==== Exercise materials

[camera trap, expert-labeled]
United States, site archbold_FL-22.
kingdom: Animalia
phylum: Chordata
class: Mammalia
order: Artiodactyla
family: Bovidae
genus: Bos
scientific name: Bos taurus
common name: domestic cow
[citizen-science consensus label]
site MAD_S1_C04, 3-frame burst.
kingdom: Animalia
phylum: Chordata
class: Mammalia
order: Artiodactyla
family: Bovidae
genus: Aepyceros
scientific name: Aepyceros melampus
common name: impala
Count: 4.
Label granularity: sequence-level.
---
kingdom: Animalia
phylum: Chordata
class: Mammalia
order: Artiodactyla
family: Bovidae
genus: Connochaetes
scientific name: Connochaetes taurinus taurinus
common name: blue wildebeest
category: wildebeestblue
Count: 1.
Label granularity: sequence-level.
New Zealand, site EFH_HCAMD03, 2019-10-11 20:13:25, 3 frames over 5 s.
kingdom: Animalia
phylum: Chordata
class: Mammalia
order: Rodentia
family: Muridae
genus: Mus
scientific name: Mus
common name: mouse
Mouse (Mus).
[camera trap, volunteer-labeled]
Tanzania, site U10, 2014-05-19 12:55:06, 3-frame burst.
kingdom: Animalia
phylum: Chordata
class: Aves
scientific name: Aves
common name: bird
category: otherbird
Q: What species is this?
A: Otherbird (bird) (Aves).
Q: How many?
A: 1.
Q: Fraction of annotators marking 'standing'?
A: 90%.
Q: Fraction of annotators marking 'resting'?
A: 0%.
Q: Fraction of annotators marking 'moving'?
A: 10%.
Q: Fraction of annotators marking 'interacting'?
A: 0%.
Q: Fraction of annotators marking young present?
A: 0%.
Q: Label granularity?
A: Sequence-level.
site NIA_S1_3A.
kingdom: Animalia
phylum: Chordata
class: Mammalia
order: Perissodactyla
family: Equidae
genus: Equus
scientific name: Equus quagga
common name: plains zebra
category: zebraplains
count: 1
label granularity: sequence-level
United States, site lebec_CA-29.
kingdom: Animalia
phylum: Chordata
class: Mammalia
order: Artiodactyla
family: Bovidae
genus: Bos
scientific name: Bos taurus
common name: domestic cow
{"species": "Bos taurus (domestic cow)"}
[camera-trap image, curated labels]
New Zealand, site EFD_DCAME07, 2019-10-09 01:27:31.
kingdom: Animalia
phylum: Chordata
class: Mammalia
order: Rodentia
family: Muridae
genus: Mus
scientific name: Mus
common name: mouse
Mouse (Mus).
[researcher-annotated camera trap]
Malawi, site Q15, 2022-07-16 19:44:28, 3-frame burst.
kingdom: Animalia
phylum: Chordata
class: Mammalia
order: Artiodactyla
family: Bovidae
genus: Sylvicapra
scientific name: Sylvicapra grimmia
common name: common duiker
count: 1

========

■ **The problem**: Look over the entries above. Copy every line that contains the word "annotators".

■ **Reply to the exercise**:
Q: Fraction of annotators marking 'standing'?
Q: Fraction of annotators marking 'resting'?
Q: Fraction of annotators marking 'moving'?
Q: Fraction of annotators marking 'interacting'?
Q: Fraction of annotators marking young present?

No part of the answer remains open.